WIENIAWSKI. CONUS Violin Concertos

Debut disc for the Korean Rothschild Prize-winner

Record and Artist Details

Composer or Director: Henry Vieuxtemps, Julius Conus, Henryk Wieniawski

Genre:

Orchestral

Label: Onyx

Media Format: CD or Download

Media Runtime: 69

Mastering:

Stereo
DDD

Catalogue Number: ONYX4109

Tracks:

Composition Artist Credit
Concerto for Violin and Orchestra No. 1 Henryk Wieniawski, Composer
Henryk Wieniawski, Composer
Nicholas Milton, Conductor, Violin
Rheinland-Pfalz State Philharmonic Orchestra
Soo-Hyun Park, Musician, Violin
Concerto for Violin and Orchestra Julius Conus, Composer
Julius Conus, Composer
Nicholas Milton, Conductor, Violin
Rheinland-Pfalz State Philharmonic Orchestra
Soo-Hyun Park, Musician, Violin
Fantasia appassionata Henry Vieuxtemps, Composer
Henry Vieuxtemps, Composer
Nicholas Milton, Conductor, Violin
Rheinland-Pfalz State Philharmonic Orchestra
Soo-Hyun Park, Musician, Violin
Wieniawski’s First Concerto, composed when he was just 17, shows the young violinist’s ambition to scale the heights of virtuosity and is a worthy partner to its better-known successor. Soo-Hyun Park embraces all the challenges without turning a hair, and also contrives to give Wieniawski’s passagework an expressive and poetic quality – by playing very delicately, perhaps, or by attacking a particular phrase with unusual vigour. In the finale, the pauses in the main theme are wittily extended, and for the cantabile subsidiary melody she finds a wonderfully warm, slightly veiled tone. In her imaginative approach she outshines Charlie Siem – just as impressive as a virtuoso but, in his response to the work’s contrasts, less varied.

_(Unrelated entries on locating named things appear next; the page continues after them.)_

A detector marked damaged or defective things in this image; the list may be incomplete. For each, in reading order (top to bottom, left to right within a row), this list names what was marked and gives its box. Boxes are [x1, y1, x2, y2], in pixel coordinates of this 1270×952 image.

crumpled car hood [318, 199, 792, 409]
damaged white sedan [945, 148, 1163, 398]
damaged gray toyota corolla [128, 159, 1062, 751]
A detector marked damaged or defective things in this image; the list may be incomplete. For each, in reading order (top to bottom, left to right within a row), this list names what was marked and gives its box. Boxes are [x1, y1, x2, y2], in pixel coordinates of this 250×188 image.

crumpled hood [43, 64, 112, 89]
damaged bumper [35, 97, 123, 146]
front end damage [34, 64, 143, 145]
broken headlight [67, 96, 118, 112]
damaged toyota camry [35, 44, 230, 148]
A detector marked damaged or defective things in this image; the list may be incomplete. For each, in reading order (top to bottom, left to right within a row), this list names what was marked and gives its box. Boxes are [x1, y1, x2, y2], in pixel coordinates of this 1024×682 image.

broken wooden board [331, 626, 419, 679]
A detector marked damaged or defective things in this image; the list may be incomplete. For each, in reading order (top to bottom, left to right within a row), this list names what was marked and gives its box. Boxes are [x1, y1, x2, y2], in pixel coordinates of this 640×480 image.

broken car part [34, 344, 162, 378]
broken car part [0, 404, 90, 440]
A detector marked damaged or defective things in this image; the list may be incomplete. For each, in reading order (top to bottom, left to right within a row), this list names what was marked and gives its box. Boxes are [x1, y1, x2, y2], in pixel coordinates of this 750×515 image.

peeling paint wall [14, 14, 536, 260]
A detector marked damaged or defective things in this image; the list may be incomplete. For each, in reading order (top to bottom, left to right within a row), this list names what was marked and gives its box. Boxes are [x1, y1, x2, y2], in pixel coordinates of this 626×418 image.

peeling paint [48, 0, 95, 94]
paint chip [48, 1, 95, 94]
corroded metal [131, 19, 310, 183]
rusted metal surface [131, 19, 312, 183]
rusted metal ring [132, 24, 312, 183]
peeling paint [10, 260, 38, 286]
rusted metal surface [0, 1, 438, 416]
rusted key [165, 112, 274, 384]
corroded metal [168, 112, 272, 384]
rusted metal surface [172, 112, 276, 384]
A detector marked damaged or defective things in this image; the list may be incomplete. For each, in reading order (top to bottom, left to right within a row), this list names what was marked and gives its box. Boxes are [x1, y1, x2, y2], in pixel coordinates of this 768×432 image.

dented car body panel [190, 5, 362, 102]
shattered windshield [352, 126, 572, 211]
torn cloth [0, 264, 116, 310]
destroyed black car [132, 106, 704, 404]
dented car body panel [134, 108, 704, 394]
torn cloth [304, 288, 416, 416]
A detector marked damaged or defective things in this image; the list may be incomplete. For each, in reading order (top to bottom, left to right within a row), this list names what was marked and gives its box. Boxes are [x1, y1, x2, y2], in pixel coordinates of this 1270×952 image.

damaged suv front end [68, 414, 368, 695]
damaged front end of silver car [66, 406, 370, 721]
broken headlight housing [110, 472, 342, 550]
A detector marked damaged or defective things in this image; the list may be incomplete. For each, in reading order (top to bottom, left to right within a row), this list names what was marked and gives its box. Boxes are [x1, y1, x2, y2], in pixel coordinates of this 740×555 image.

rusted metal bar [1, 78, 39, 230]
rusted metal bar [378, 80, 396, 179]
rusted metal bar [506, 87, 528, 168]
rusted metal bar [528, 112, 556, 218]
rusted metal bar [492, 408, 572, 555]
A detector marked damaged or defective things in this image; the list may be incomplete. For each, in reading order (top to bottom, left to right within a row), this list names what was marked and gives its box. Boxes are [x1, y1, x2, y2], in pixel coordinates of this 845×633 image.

Park’s reflective approach to the Vieuxtemps results in a beautiful performance that’s certainly not short of vivacity but maybe it doesn’t capture the work’s extrovert theatricality as perfectly as does Viviane Hagner’s. A curious difference in the recordings: at the start of the B major Largo section, Hagner introduces the melody, whereas Park leaves it to clarinet and flute.

Julius Conus’s 1896 Concerto, taken up by Kreisler and Heifetz, and recorded more recently by David Garrett, is still a rarity. Though short of memorable ideas, it’s most effectively written for the violin and has an attractive idiom with suggestions of Tchaikovsky, Rachmaninov (a close friend) and even Delius in the dreamy slow movement. Soo-Hyun Park’s playing is again beautiful and full of character. The accompaniments, too, are excellent.